Crossovers: Direct- & V-Drives
Dual-purpose models for the water-sports enthusiasts who do it all

Not everyone is a competition-level skier or boarder, and not everyone needs a boat that will optimize their skill levels for a specific sport. The tow-boat builders have got this subsegment covered too. With more tow-sport features and designs blurring the lines between each category, and with families wanting to do a variety of things behind the boat, the crossover tow boat is becoming popular. The crossover is either a direct-drive or V-drive model that shares wake and tow characteristics with the other style.

The Sport Nautique 200 is a 20-foot V-drive based on the classic Ski Nautique hull. It comes, as expected, with a tower and 736 pounds of ballast capacity for big wakes and plenty of air time for wakeboarders. If you drain the ballast, this tow boat provides small wakes and excellent tracking for the slalom course. The Sport Nautique 200 includes a removable center-mounted tow pylon to give slalom skiers more exact, tournamentlike conditions. The 200 also features a Hydro-Gate for shaping the wake to surfers, skaters and boarders.

The MasterCraft X2 is another 20-foot V-drive crossover that is suited to slaloming (without ballast). Add ballast and attach your line to its tower, and the X2 turns into a wakeboard towing machine.
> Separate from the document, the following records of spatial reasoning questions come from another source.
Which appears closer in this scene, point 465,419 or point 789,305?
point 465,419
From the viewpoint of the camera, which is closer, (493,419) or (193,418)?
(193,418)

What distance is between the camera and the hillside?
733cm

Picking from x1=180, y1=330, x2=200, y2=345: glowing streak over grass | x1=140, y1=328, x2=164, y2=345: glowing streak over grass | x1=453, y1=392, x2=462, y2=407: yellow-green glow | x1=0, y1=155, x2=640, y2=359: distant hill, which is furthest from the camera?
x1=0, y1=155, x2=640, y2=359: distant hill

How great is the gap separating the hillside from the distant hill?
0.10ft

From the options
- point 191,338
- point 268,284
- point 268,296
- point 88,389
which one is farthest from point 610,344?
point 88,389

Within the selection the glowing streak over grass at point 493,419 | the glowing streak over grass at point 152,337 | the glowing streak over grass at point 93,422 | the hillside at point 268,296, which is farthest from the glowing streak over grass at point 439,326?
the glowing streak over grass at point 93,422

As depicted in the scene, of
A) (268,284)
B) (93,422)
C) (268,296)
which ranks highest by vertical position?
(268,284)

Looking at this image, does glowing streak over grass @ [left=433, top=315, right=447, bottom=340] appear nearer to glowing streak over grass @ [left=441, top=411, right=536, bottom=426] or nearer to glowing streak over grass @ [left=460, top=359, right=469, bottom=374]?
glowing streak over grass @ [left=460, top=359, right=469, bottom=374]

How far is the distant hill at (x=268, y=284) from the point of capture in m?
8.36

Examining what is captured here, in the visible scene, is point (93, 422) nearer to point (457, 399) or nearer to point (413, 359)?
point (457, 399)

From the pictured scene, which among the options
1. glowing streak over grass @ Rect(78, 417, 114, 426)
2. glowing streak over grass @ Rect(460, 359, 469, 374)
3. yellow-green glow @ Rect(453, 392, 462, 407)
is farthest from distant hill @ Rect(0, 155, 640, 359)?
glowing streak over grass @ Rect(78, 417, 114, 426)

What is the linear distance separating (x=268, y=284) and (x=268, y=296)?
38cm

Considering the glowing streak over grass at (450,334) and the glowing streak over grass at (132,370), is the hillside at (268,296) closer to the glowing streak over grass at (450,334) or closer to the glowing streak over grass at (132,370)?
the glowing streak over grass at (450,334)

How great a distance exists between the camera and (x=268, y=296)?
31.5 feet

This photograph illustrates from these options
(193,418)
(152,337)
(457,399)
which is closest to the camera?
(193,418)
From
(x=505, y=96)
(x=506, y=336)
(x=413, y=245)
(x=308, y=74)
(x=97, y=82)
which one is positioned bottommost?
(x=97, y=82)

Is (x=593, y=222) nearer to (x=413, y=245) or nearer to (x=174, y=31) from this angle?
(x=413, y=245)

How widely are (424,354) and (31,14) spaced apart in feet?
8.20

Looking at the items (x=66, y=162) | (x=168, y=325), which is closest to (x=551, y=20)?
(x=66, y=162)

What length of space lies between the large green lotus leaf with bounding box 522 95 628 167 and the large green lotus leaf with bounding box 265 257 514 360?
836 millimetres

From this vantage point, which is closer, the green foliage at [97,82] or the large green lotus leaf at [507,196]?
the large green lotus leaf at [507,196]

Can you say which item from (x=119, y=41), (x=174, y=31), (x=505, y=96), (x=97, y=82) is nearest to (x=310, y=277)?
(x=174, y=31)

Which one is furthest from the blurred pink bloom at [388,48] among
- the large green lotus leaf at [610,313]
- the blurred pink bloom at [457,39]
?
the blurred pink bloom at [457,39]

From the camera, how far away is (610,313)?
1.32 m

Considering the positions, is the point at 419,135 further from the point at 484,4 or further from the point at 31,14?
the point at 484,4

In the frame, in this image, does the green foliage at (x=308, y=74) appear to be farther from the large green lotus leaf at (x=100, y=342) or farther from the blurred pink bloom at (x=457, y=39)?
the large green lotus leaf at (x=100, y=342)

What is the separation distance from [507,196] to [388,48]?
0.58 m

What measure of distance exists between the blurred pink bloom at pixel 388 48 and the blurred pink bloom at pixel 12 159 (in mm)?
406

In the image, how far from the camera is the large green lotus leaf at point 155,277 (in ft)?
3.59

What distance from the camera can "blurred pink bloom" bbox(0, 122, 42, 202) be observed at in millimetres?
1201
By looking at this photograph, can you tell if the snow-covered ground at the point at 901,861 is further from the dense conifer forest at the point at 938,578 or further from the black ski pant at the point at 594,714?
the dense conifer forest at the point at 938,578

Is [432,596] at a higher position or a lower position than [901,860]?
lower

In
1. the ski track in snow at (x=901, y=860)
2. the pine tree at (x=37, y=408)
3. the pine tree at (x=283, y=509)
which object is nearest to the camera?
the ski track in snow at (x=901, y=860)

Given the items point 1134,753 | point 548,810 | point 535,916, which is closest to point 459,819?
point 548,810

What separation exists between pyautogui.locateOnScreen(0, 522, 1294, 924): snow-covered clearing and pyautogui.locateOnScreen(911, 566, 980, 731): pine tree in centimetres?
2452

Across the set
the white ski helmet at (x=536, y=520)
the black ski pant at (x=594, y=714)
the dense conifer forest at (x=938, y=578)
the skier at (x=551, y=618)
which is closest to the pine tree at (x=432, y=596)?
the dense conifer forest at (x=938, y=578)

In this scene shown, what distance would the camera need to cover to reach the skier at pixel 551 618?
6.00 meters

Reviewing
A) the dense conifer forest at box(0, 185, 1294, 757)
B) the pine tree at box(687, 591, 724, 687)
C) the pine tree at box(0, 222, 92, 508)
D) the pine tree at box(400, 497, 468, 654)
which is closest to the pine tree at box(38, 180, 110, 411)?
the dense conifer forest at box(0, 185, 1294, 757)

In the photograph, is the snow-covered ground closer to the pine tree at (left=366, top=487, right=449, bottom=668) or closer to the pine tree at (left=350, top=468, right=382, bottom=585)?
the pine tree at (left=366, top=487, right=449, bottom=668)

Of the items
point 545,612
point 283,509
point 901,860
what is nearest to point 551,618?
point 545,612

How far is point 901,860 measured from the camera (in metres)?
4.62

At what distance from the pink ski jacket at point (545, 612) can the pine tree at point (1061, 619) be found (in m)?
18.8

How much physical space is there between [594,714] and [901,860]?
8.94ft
The boat features MasterCraft’s Surf Tabs, which are electronically actuated trim tabs that are controlled from the helm to allow for fine-tuning a surf wake to the rider’s preferences.

V-drives are not the only crossovers; builders make direct drives suited for boarding, surfing and skating too. Moomba features a 20½-foot direct-drive inboard, the Outback. With a shallow hull deadrise and a weight of only 2,750 pounds, the Outback creates small wakes for slalomers while the center placement of the engine enhances tracking. Add 275 pounds to the ballast below the stern seat and adjust the trim plate mounted on the base of the transom, and the Outback rides deeper in the water for some glorious wakes.

Sterndrive Power
Sterndrives provide a more affordable, mainstream power option for the family looking for a more versatile boat beyond water sports.

Although the sterndrive today does not have an established image as a serious tow-sports machine, there was a time when sterndrive boats were used in water-ski competition. They offered excellent tracking, decent top speed and the favored small wake. In 1979, a MerCruiser-powered Hydrodyne towed both the men’s and women’s world jump record setters.

These days, many production runabout builders offer a sterndrive tow-sports package that includes a wakeboard tower. However, some builders add more features, turning family cruising boats into tow-sport boats. Sterndrives provide a great ride and plenty of storage — often including a changing room — while bringing hard-core features from water skiing and wakeboarding, like speed control and the high pull of a tower.

With its engine in the back like the V-drive inboard, the sterndrive is a natural for board towing. Plenty of deadrise in the hull of these boats boosts wake height. Plus you can adjust the wake shape with trim. Go all the way down for barefooting; trim up a bit for skiing and a little higher for wakeboarding, to kick up a bigger wake.

The Regal 2100 comes with an electronically controlled folding tower and GPS speed control. Steep transom deadrise adds to wake height and shape for fun in boarding. A high tow from the tower plus a flat wake work well for barefooting.

Likewise, the 2012 Rinker 200 MTX features a tower and GPS-based StarGazer PerfectPass speed control as options.

Chaparral is aggressive with its Xtreme tow-sport series that includes four hull lengths ranging from 20½ to 26¼ feet.

For dead-accurate tow speed, the Xtreme series features GPS-based speed control with the MerCruiser SmartCraft system or the Zero Off for Volvo Penta sterndrives. The 204 Xtreme features two 11-gallon ballast tanks mounted under the deck in the bow that fill and drain electronically. Add the weight of the engine in the back, and the boat sits deep in the water for a big wake for riders.